Christopher Caudwell ✆ Sherman Evans |
Jaime Vindel
El 12
de febrero de 1937 moría en el frente del Jarama, durante la Guerra Civil
española, Christopher Caudwell, miembro del Partido Comunista de Gran Bretaña
desde tres años antes e integrante del Batallón Británico de las Brigadas
Internacionales. Su trabajo intelectual resultaba entonces (y sigue resultando
ahora) bastante desconocido. El historiador inglés E. P. Thompson realizaría
décadas después de la desaparición de Caudwell un ejercicio de recuperación de
su memoria que, deslindando aciertos y torpezas, planteaba sin embargo una
reflexión de mayor calado para la trayectoria del marxismo occidental durante
el siglo XX. El hilo perdido de Caudwell representaba la instancia en la que
esa tradición teórica habría podido retornar sobre una comprensión dialéctica
no mecanicista de las relaciones entre la humanidad y la naturaleza. Esta
posibilidad fue desplazada por el temor a recaer en cualquier forma de
cientificismo que redundara en las interpretaciones de la historia propugnadas
por el diamat, cuya doctrina se
asociaba con la dialéctica de la naturaleza del propio Engels. El precio a
pagar fue, sin embargo, demasiado alto. Para Thompson, la vía abierta por el
marxismo occidental, pese a sus ineludibles hallazgos, impulsó a la larga una
“práctica teórica idealista” alejada de la epistemología naturalista esbozada
por Caudwell en los años treinta. En palabras de John Bellamy Foster, se
trataba de una “teoría coevolutiva de la historia humana y la naturaleza, con
raíces tanto en Marx como en Darwin”, cuyo impulso quedaría congelado en el
tiempo. Décadas más tarde sería una nueva generación de intelectuales, entre
los que destacaron el propio Thompson y Raymond Williams, quienes rehabilitasen
esa vía cultural-naturalista para el marxismo.
Es
precipitado evaluar aquí si la práctica teórica cuestionada por Thompson
reflejaba la herencia idealista en algunas de las figuras fundadoras del
marxismo occidental. La inspiración de Hegel y Croce (incluso cuando se trataba
de superar su filosofía) atravesó los textos de Georg Lukács y Antonio Gramsci.

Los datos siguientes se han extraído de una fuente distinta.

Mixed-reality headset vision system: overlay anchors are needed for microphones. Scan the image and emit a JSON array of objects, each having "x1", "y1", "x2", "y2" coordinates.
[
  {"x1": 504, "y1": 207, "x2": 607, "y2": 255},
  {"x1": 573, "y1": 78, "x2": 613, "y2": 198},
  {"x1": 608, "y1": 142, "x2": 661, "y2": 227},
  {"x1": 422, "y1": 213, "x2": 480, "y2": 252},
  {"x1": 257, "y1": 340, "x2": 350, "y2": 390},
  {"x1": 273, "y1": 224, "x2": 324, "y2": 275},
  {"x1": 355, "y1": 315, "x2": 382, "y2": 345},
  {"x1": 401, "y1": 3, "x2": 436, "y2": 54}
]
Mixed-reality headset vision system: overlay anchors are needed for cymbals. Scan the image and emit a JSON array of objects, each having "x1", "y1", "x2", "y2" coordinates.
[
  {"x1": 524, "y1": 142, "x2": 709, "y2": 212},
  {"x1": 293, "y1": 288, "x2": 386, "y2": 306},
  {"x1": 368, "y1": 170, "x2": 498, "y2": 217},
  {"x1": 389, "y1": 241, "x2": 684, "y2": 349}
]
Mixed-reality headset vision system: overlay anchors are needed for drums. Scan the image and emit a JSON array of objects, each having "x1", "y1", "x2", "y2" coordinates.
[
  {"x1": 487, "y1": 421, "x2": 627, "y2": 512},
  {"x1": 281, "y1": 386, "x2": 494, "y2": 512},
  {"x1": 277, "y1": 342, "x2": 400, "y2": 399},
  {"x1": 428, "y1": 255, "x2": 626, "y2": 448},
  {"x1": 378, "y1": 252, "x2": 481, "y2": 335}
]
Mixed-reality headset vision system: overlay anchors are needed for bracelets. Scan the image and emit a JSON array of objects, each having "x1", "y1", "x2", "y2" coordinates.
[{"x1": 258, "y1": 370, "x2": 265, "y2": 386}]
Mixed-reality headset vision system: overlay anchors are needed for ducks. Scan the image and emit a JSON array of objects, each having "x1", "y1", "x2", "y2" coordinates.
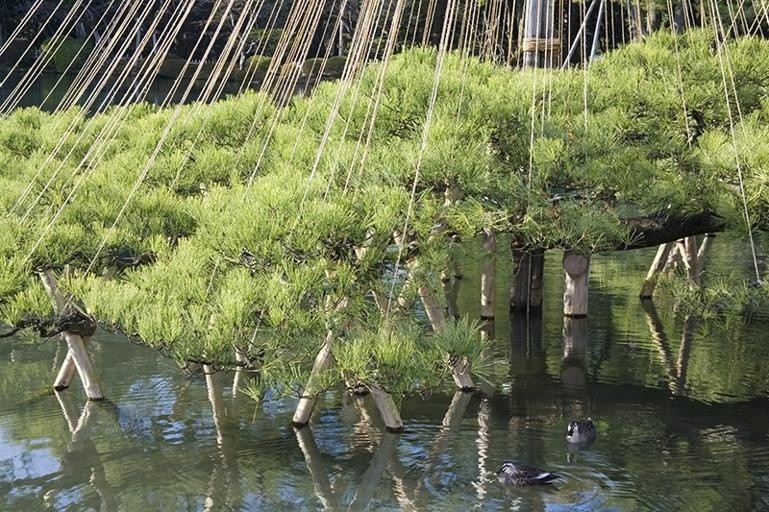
[
  {"x1": 563, "y1": 417, "x2": 596, "y2": 444},
  {"x1": 493, "y1": 461, "x2": 564, "y2": 486}
]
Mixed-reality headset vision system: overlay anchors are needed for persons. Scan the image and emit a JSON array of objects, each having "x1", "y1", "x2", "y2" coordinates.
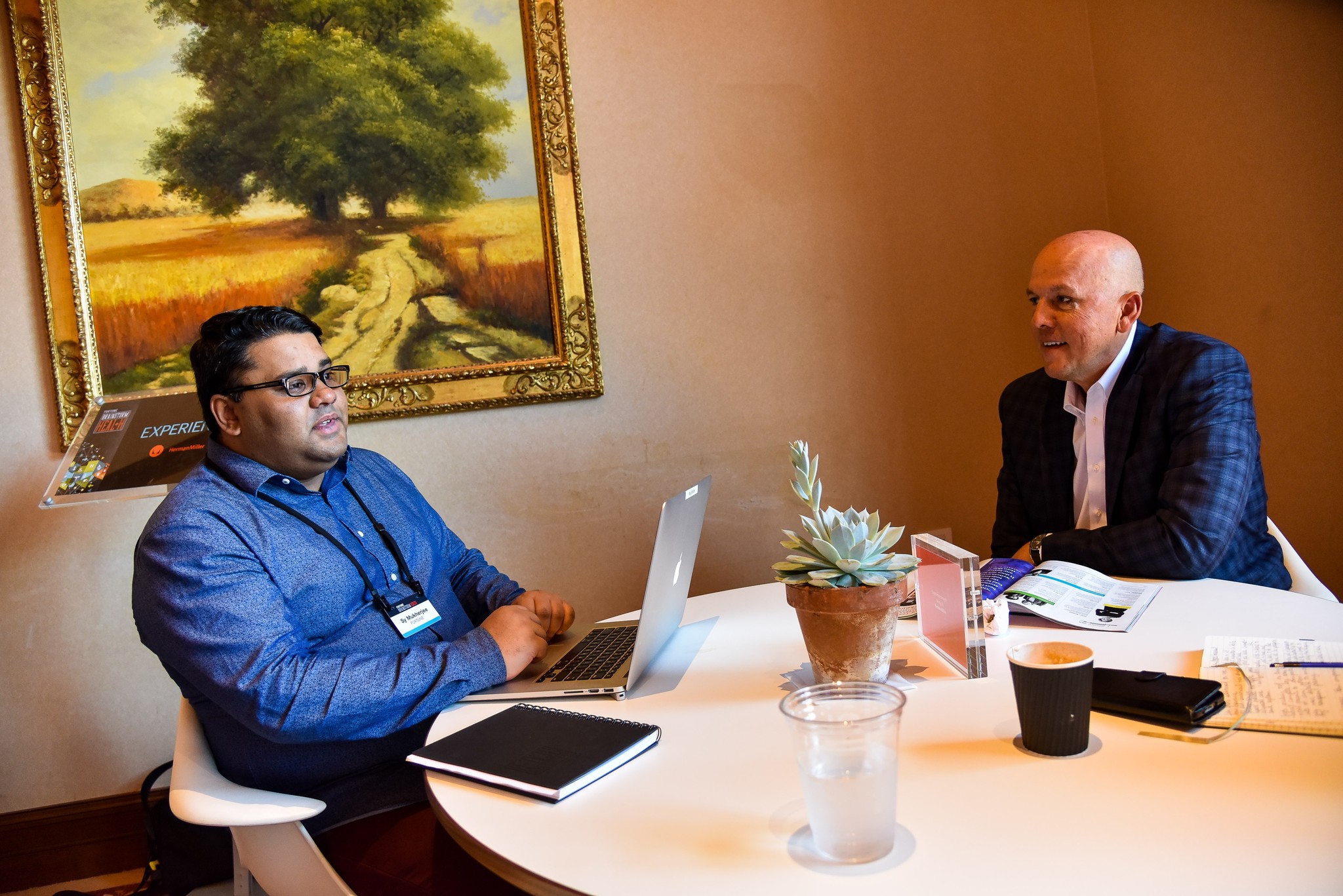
[
  {"x1": 130, "y1": 302, "x2": 577, "y2": 896},
  {"x1": 989, "y1": 228, "x2": 1295, "y2": 594}
]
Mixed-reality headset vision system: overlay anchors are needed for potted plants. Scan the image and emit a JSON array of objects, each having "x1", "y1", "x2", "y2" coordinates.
[{"x1": 769, "y1": 438, "x2": 924, "y2": 689}]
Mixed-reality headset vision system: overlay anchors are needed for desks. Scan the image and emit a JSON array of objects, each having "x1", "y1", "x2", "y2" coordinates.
[{"x1": 423, "y1": 567, "x2": 1343, "y2": 896}]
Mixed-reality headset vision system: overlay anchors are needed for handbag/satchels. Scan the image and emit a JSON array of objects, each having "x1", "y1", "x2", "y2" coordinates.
[{"x1": 139, "y1": 759, "x2": 235, "y2": 896}]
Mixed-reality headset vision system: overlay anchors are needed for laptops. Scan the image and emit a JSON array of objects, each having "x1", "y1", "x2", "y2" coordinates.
[{"x1": 456, "y1": 472, "x2": 712, "y2": 701}]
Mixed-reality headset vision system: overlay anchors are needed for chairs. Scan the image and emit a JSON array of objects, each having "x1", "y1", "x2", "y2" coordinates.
[{"x1": 170, "y1": 692, "x2": 362, "y2": 895}]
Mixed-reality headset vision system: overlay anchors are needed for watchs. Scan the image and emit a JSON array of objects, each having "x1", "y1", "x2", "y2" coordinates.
[{"x1": 1027, "y1": 530, "x2": 1054, "y2": 566}]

La huella del primero se dejó sentir en la crítica de la Ilustración por la Escuela de Frankfurt, que pese a cuestionar la
relación de dominio que la humanidad moderna ejerce sobre la naturaleza,
planteaba una visión estrictamente instrumental del conocimiento científico que
dificultaba la asunción de contenidos ecologistas. En cuanto a Gramsci, el
pensador y dirigente corso insistió en concebir la ciencia como una expresión supraestructural de la base
económica de las sociedades burguesas. Como recordara Perry Anderson, la deriva
posterior de esa tradición tendió a privilegiar los estudios dedicados a la
metodología epistemológica, la estética o la crítica cultural, sin terminar de
articularlos con una refundación de la teoría revolucionaria. Sin embargo, lo
que nos interesa destacar aquí es que esa disociación entre el marxismo
revolucionario y las aportaciones procedentes de la ecología en particular y
las ciencias de la naturaleza en general ayuda a explicar por qué en la actualidad,
incluso aquellas organizaciones de la izquierda aparentemente más comprometidas
con el activismo ecologista, son bastante reticentes (en el mejor de los casos)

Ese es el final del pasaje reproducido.